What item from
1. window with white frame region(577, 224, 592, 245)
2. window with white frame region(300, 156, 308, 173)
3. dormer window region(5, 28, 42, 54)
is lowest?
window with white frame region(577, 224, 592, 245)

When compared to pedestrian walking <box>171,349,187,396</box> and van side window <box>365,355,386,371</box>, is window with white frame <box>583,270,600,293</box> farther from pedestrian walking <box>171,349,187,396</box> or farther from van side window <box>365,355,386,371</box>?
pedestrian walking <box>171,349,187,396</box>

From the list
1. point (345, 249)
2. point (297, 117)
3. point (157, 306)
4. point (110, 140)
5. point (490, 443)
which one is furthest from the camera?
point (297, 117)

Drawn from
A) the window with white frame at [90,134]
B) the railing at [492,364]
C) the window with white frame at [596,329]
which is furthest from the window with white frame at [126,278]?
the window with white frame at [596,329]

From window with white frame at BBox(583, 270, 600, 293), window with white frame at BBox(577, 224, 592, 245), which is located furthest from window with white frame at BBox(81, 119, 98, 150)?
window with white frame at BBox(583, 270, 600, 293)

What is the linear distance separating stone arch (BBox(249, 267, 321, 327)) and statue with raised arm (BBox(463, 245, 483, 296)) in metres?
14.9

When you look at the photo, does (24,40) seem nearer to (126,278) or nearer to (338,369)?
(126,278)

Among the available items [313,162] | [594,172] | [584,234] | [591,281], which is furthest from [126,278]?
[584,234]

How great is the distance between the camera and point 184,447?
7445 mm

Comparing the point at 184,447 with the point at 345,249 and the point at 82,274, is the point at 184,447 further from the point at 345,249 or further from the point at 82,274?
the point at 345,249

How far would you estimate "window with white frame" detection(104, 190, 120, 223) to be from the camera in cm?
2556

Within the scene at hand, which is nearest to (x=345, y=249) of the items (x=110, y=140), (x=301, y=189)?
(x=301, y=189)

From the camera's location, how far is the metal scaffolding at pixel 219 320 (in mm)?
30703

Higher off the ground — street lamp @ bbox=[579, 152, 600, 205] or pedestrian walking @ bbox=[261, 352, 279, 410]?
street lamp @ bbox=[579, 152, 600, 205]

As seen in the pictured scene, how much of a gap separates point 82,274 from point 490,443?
★ ★ ★ ★ ★
__TO BE DONE__. Rewrite all of the lines above, replacing "stone arch" with "brick arch" and leaving everything else unchanged.

__SOLVED PROBLEM__.
What item from
1. window with white frame region(577, 224, 592, 245)
2. window with white frame region(300, 156, 308, 173)
3. dormer window region(5, 28, 42, 54)
is lowest?
window with white frame region(577, 224, 592, 245)

When compared to pedestrian walking <box>171,349,187,396</box> and van side window <box>365,355,386,371</box>, is window with white frame <box>583,270,600,293</box> farther from pedestrian walking <box>171,349,187,396</box> or farther from van side window <box>365,355,386,371</box>?
pedestrian walking <box>171,349,187,396</box>

From the list
1. point (345, 249)
2. point (297, 117)
3. point (157, 306)
4. point (110, 140)
5. point (490, 443)
which one is furthest from the camera?
point (297, 117)

Drawn from
A) the window with white frame at [90,134]
B) the railing at [492,364]
C) the window with white frame at [596,329]
which is furthest from the window with white frame at [126,278]?
the window with white frame at [596,329]

From window with white frame at BBox(583, 270, 600, 293), window with white frame at BBox(577, 224, 592, 245), which is located furthest from window with white frame at BBox(81, 119, 98, 150)?
window with white frame at BBox(583, 270, 600, 293)

What is the linear distance separating brick arch (BBox(249, 267, 321, 327)) and statue with raised arm (BBox(463, 245, 483, 296)) in metres?
14.9

When you look at the photo, does (24,40) seem nearer to (126,278) or nearer to (338,369)?
(126,278)

Among the available items [313,162] | [594,172] | [584,234] | [591,281], which is furthest from [126,278]?
[584,234]

How great is the distance between the camera and point 184,447?
7445 mm

Comparing the point at 184,447 with the point at 345,249 and the point at 82,274, is the point at 184,447 further from the point at 345,249 or further from the point at 82,274?
the point at 345,249

How far would you estimate "window with white frame" detection(104, 190, 120, 223) to be from the camera in cm?
2556

Within the scene at hand, which is nearest to (x=345, y=249) of the items (x=110, y=140), (x=301, y=189)?
(x=301, y=189)

From the camera's location, how far is the metal scaffolding at pixel 219 320 (in mm)?
30703

Higher off the ground — street lamp @ bbox=[579, 152, 600, 205] or pedestrian walking @ bbox=[261, 352, 279, 410]?
street lamp @ bbox=[579, 152, 600, 205]

As seen in the pictured scene, how much of a gap separates point 82,274 from point 490,443?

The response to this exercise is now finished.